Les avantages fiscaux autres que le transfert des pertes à l’intérieur d’un groupe fiscal doivent dont être examinés séparément, pour déterminer si un Etat peut les réserver aux sociétés intégrées donc résidentes et les exclure dans des situations transfrontalières. Cet exercice au « cas par cas » a reçu, s’agissant de la question du sort des dividendes, une réponse favorable aux contribuables de la part de la CJUE. Les tentatives de l’Etat français pour limiter cette jurisprudence aux seules sociétés acceptant de constituer un groupe d’intégration (ou empêchées d’en constituer un) seront-elles admises par la Cour ? La question reste ouverte. En effet, dans la décision Steria, au vu de la citation ci-dessus, la CJUE semblait considérer que la situation d’une société mère qui reçoit des dividendes n’est pas différente selon qu’elle est membre d’un groupe d’intégration ou non.
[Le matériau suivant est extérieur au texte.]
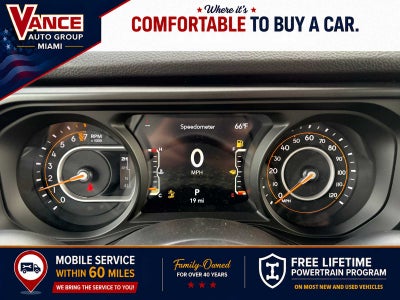 2026 Jeep Gladiator GLADIATOR SPORT S 4X4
Si la CJUE devait conclure à l’absence de différence entre la situation d’une mère membre d’un groupe intégré et d’une mère non membre d’un groupe intégré et si l’Etat français ne parvenait pas à produire des éléments justifiant l’actuelle différence de traitement, alors on aboutirait à la situation suivante : une mère non intégrée française, qui aurait pu être membre d’un groupe intégré, bénéficierait d’une quote-part limitée à 1% sur les dividendes reçus d’une filiale européenne « intégrable », mais de 5% sur les dividendes reçus d’une filiale française « intégrable » mais non intégrée
On attendra donc avec intérêt la décision de la CJUE, car le principe qu’elle posera à propos de la neutralisation de la quote-part devra selon nous nécessairement être étendu à la situation actuelle prévoyant un taux réduit de quote-part de frais et charges.